Items from a dataset:
--
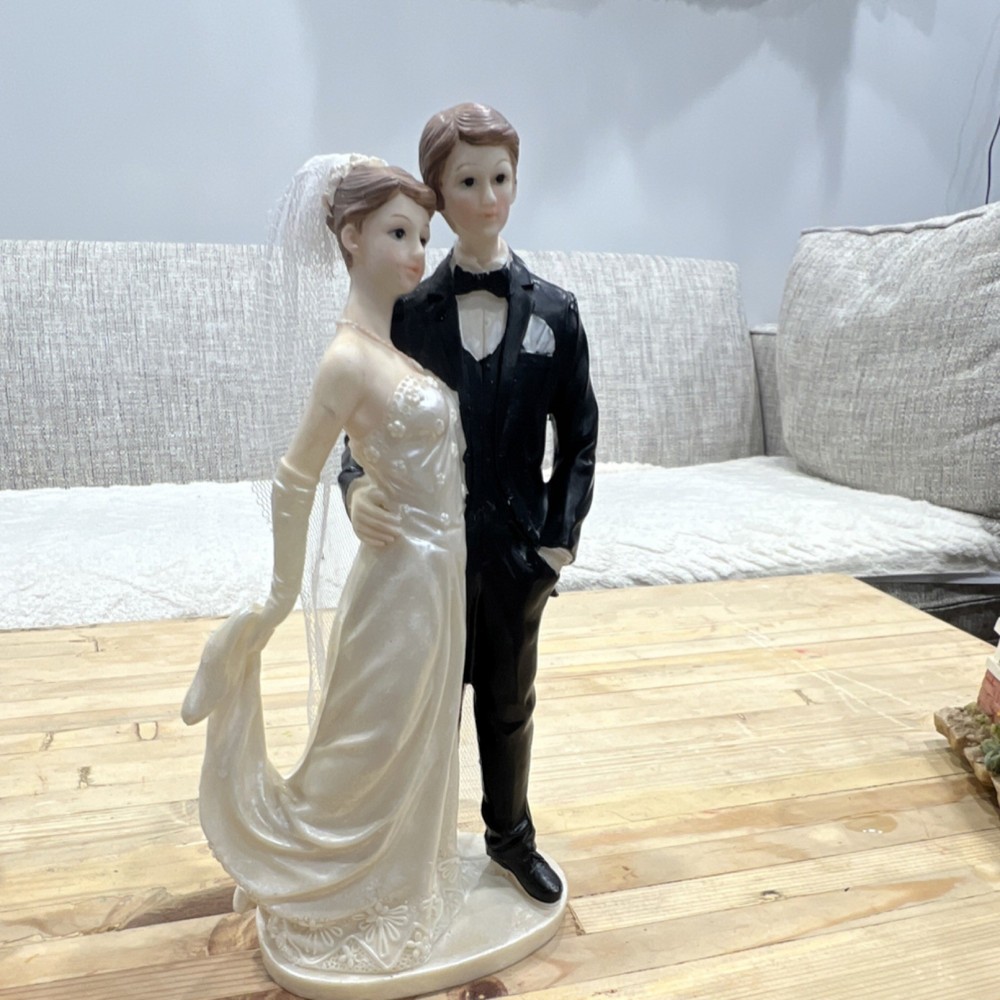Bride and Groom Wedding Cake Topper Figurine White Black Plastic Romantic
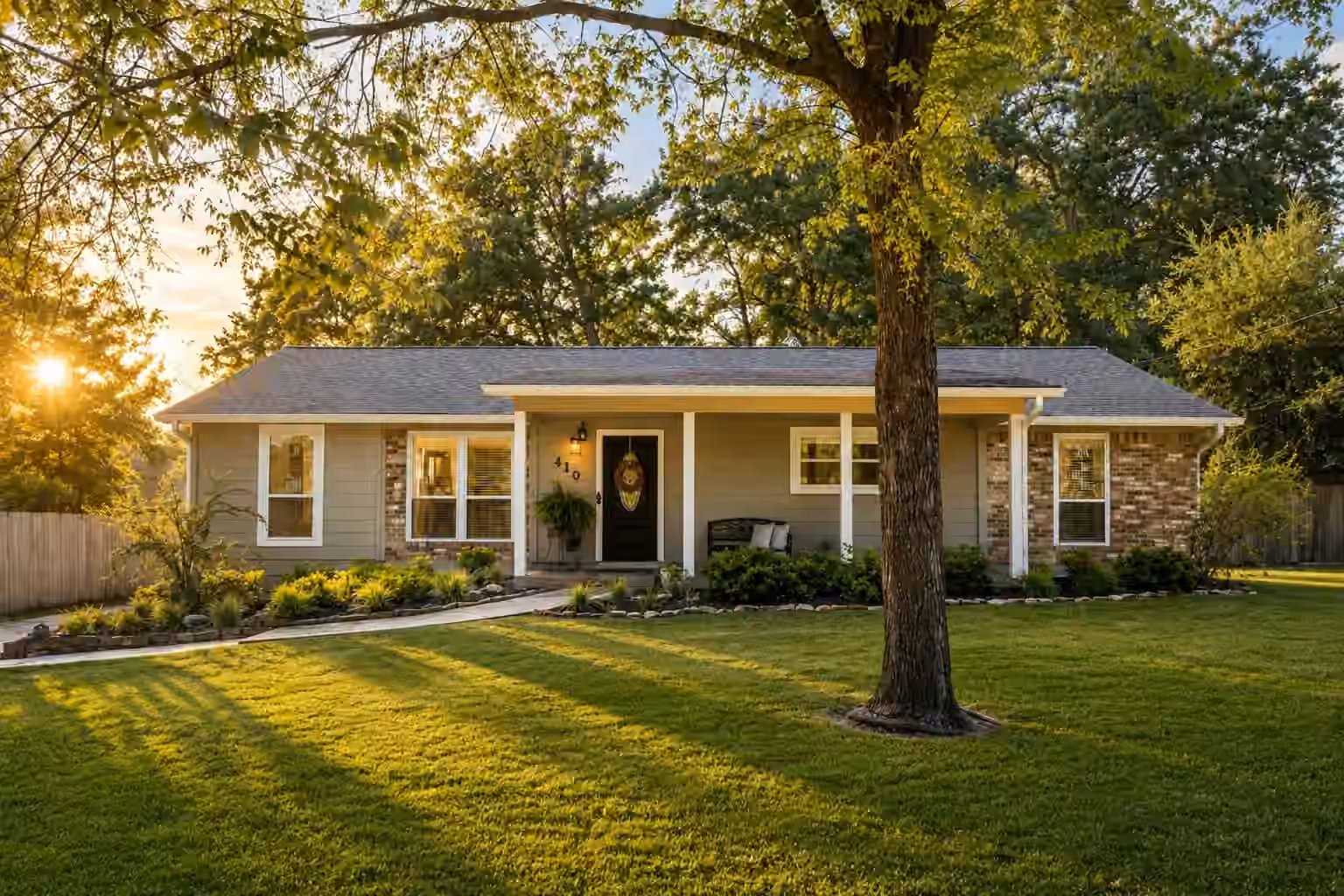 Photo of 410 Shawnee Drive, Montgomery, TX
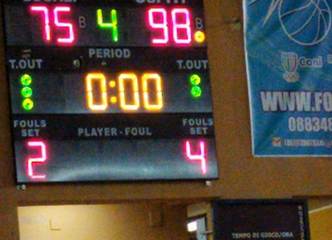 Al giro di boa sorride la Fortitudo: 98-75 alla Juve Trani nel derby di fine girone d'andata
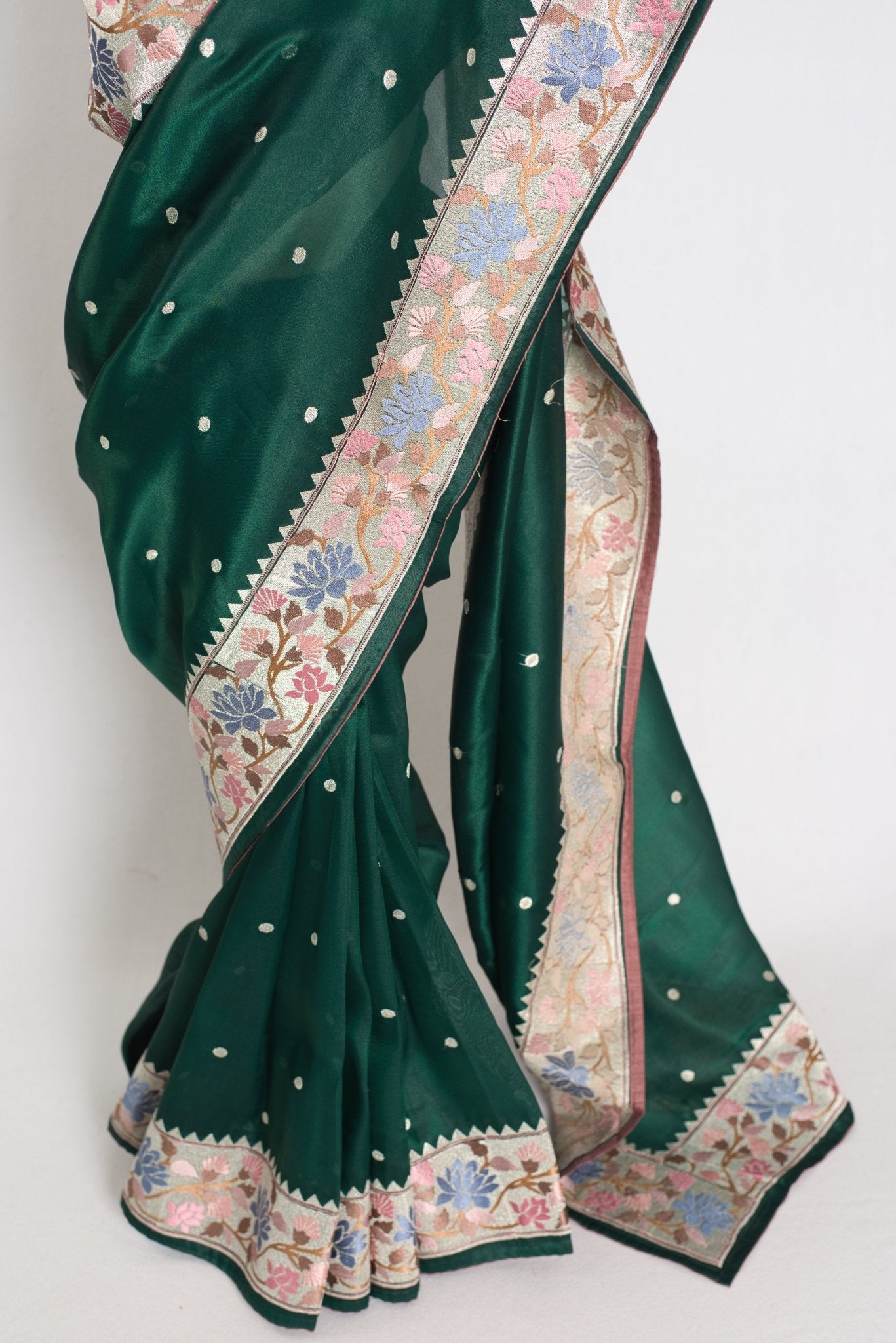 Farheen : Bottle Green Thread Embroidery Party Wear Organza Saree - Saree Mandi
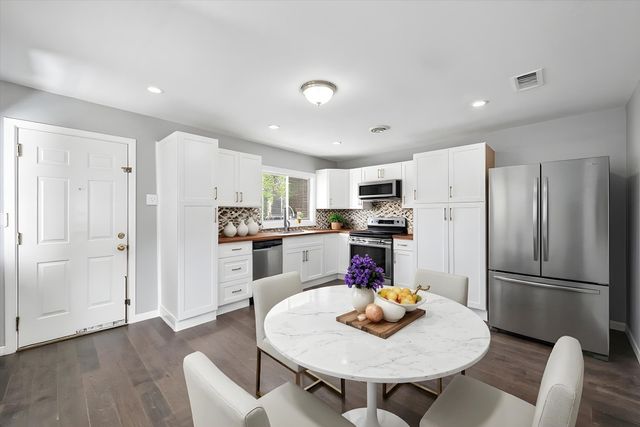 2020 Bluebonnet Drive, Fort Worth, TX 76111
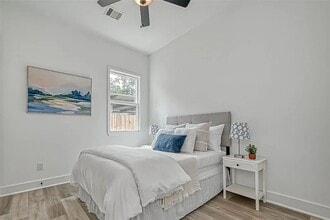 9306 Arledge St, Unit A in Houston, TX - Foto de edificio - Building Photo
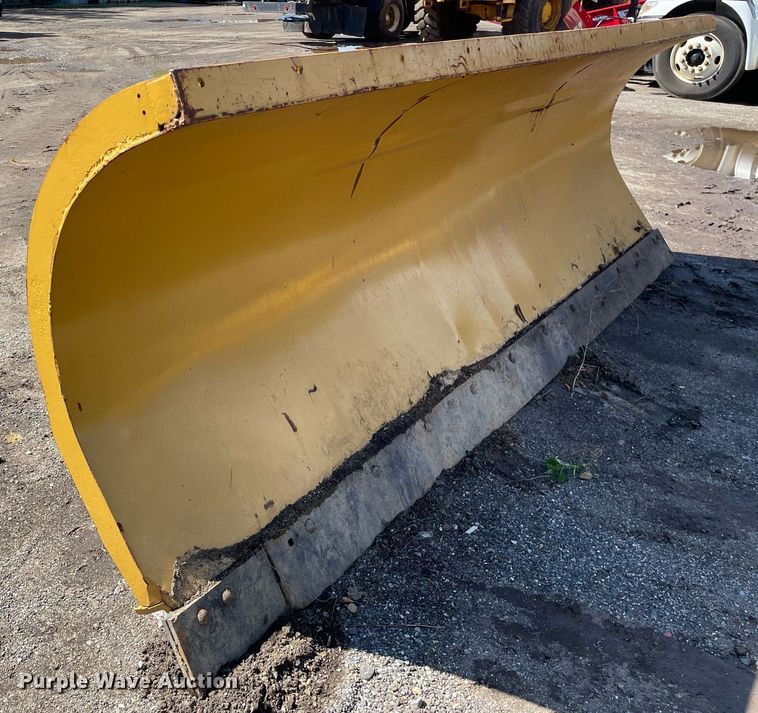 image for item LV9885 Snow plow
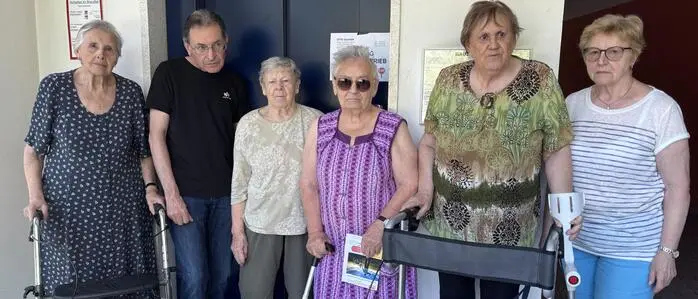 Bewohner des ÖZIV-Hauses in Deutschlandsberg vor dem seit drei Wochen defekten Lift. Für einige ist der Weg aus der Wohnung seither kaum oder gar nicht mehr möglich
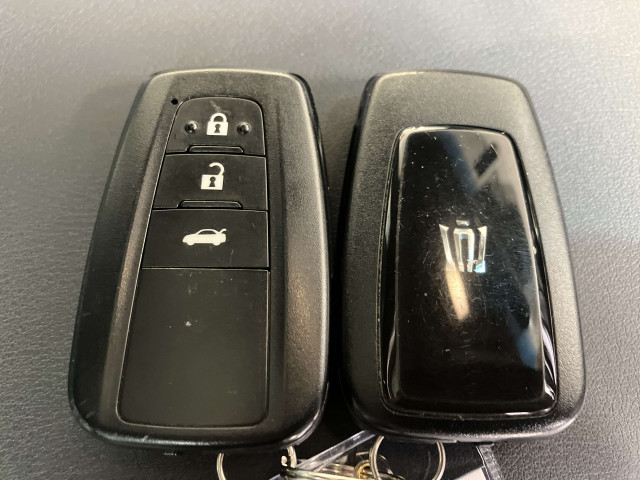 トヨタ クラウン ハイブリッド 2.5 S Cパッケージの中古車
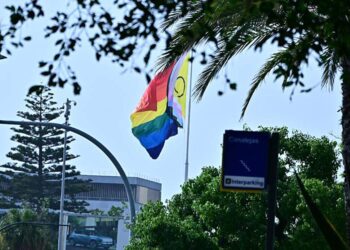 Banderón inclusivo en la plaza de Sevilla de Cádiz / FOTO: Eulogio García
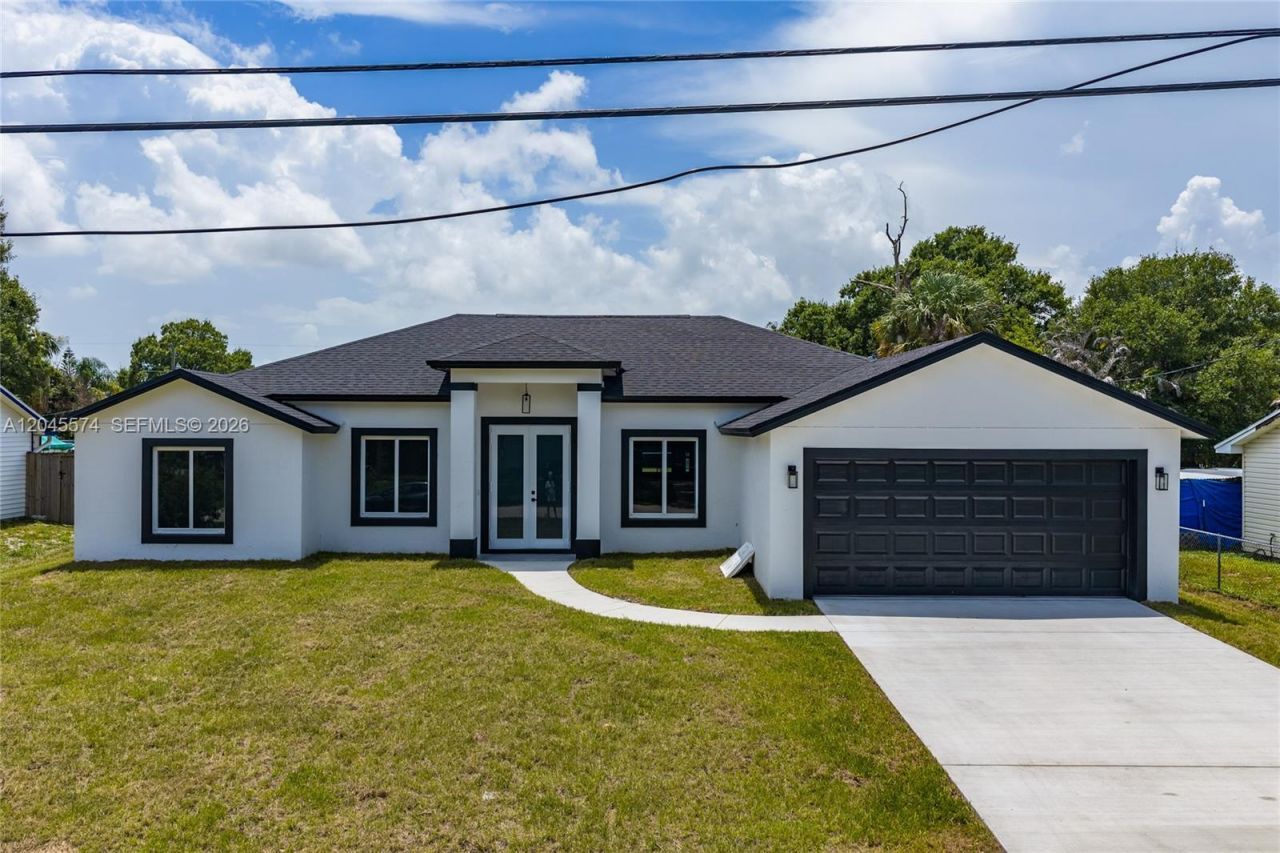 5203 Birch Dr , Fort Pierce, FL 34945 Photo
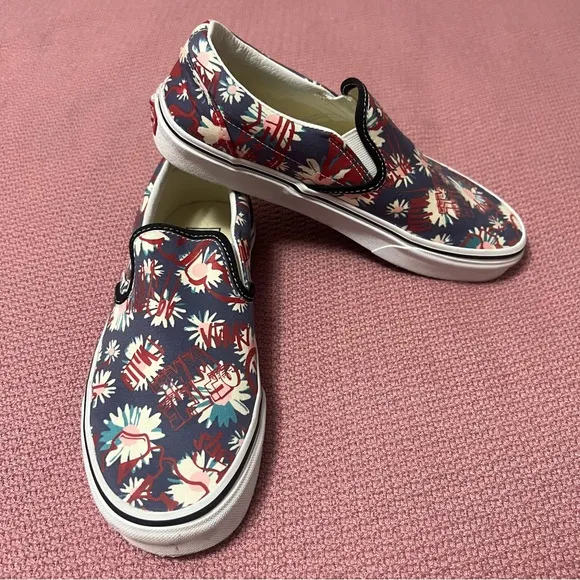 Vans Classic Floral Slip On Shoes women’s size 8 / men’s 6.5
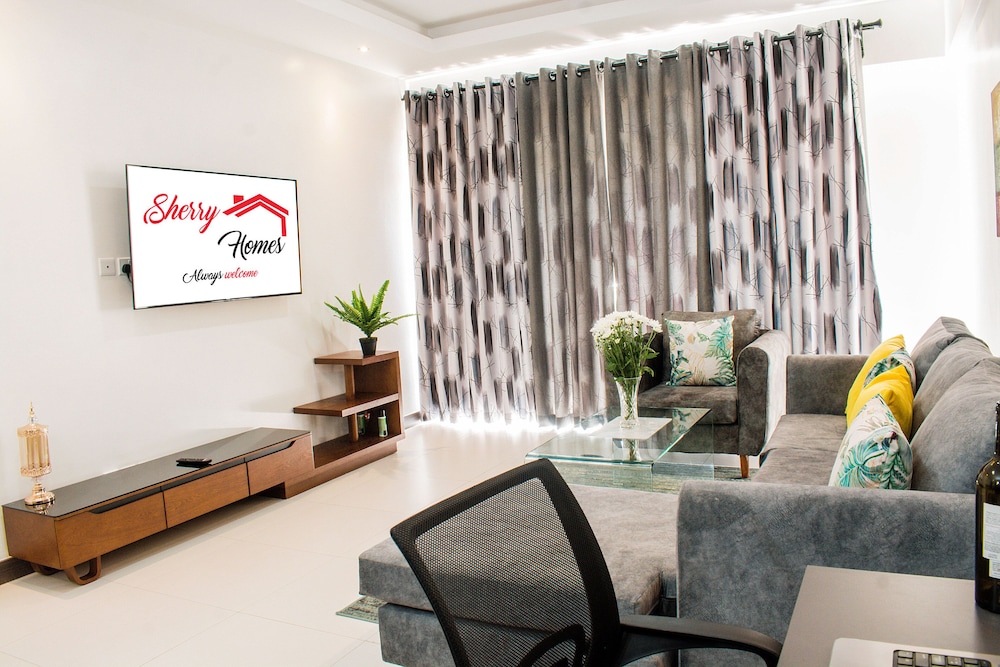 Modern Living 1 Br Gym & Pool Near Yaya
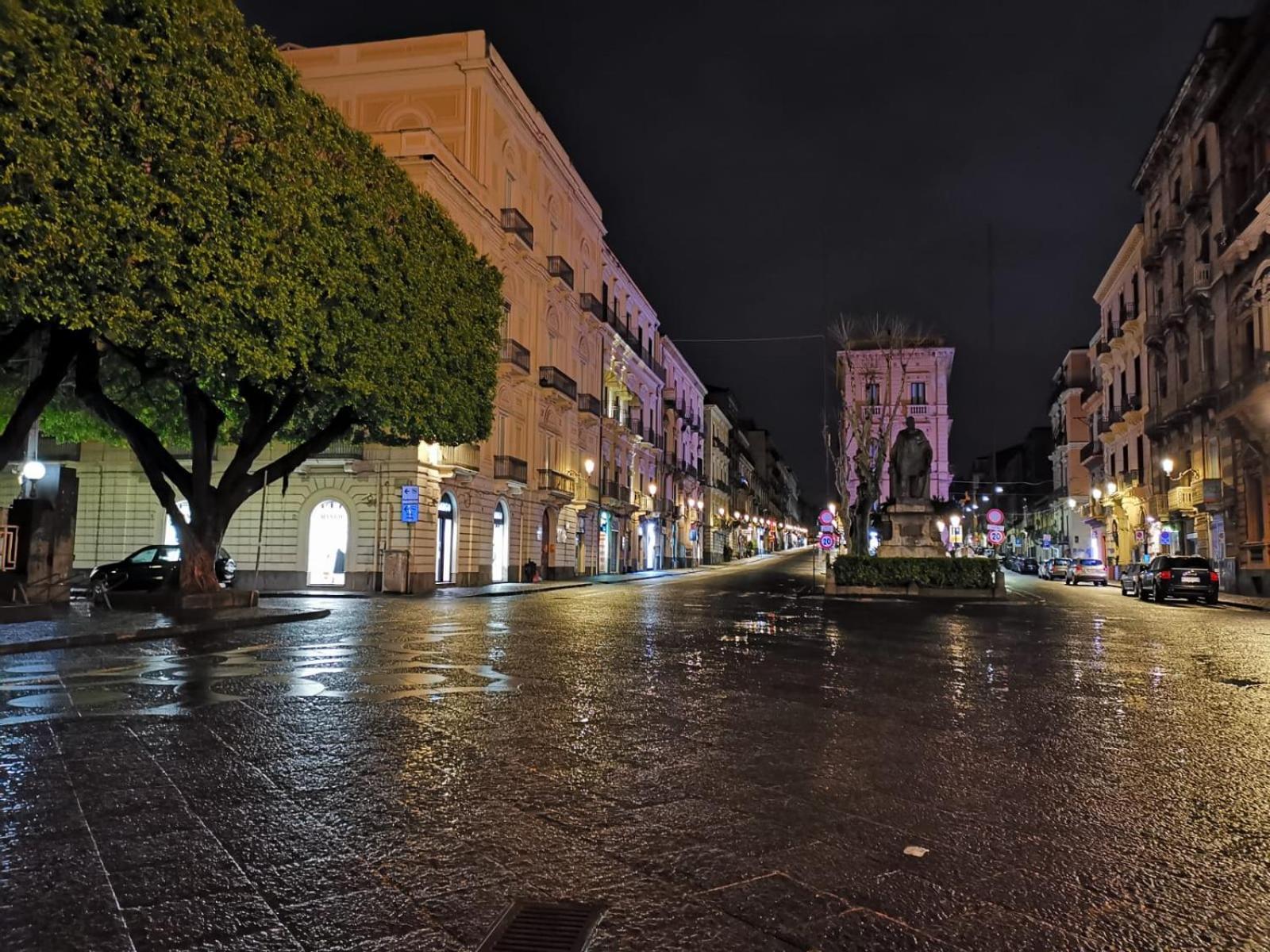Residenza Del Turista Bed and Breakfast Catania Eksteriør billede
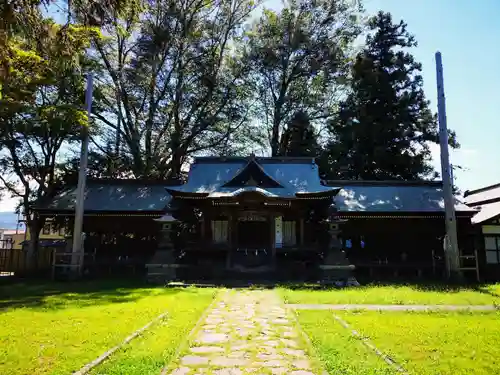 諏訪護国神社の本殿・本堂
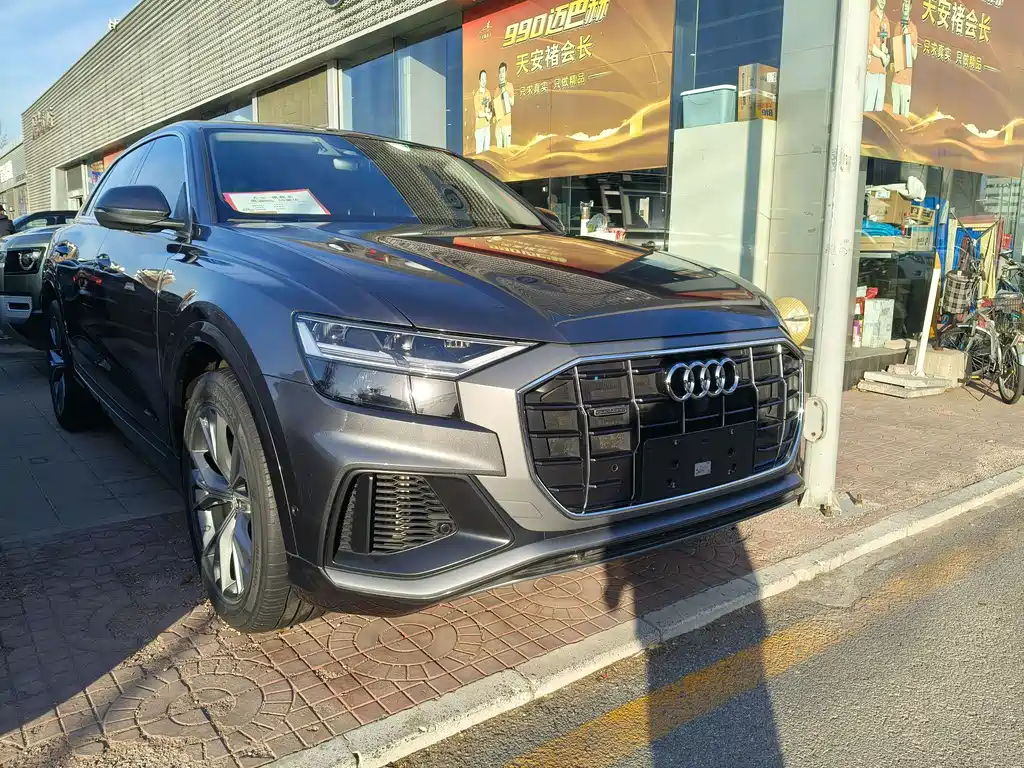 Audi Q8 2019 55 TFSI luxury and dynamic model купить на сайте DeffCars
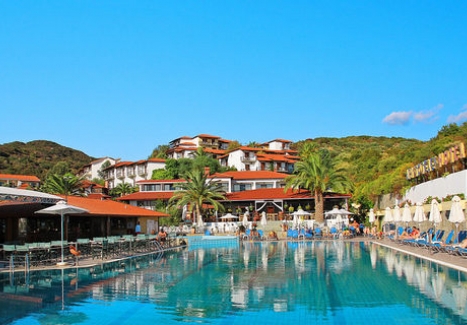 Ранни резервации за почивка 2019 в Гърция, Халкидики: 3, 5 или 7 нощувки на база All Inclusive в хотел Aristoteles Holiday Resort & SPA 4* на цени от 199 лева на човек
--
### WHAT TO DO
With the pictures omitted, print precisely the lines from the one with "Audi Q8 2019" to the final line of the records, both included.

### EXPECTED ANSWER
 Audi Q8 2019 55 TFSI luxury and dynamic model купить на сайте DeffCars
 Ранни резервации за почивка 2019 в Гърция, Халкидики: 3, 5 или 7 нощувки на база All Inclusive в хотел Aristoteles Holiday Resort & SPA 4* на цени от 199 лева на човек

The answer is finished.